» **About this exercise**:
Transcribe every entry word for word, leaving out all images.

» **Records from a dataset**:
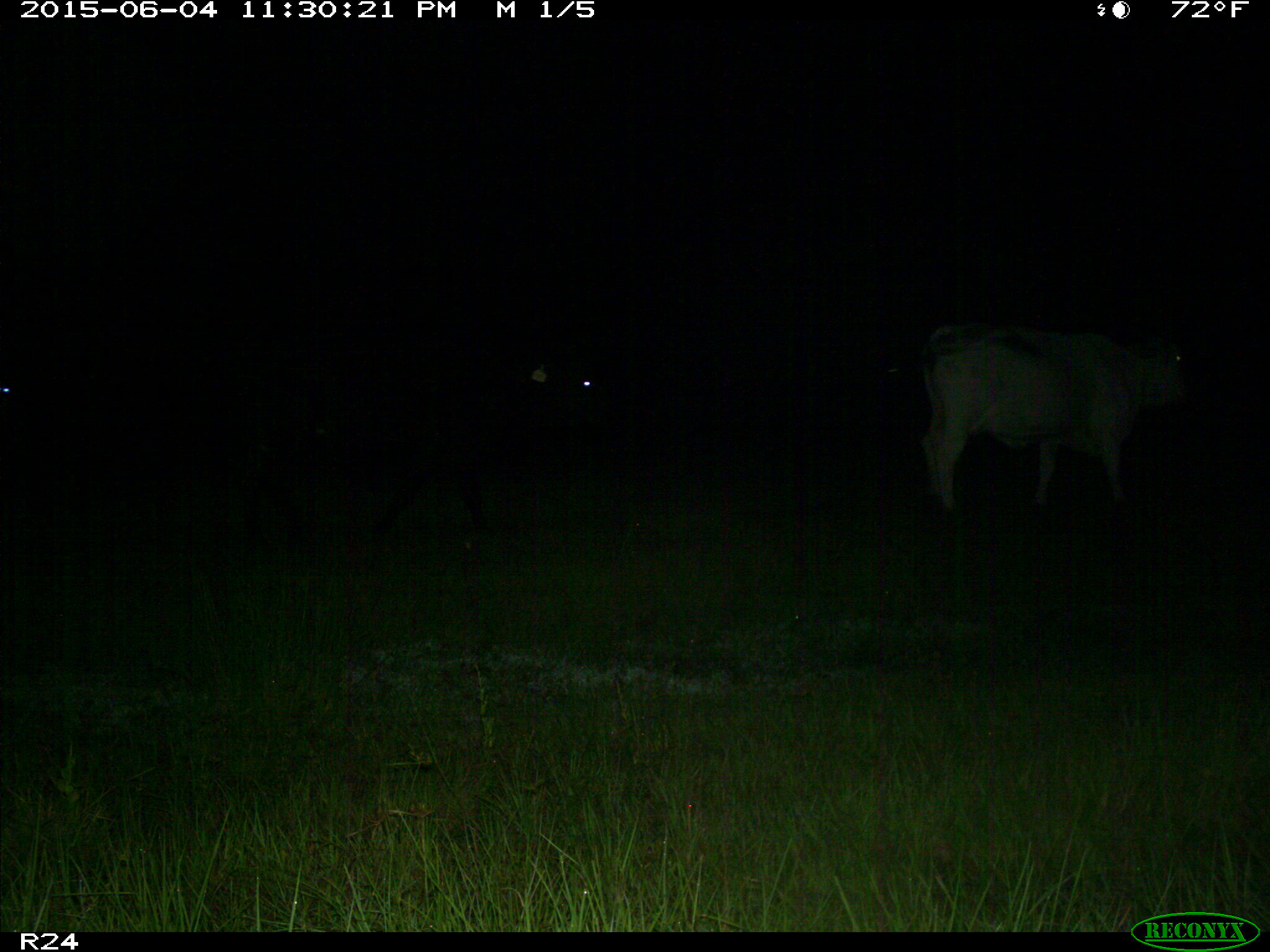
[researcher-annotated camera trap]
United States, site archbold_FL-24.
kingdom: Animalia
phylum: Chordata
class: Mammalia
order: Artiodactyla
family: Bovidae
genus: Bos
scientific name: Bos taurus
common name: domestic cow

» **Problem solution**:
[researcher-annotated camera trap]
United States, site archbold_FL-24.
kingdom: Animalia
phylum: Chordata
class: Mammalia
order: Artiodactyla
family: Bovidae
genus: Bos
scientific name: Bos taurus
common name: domestic cow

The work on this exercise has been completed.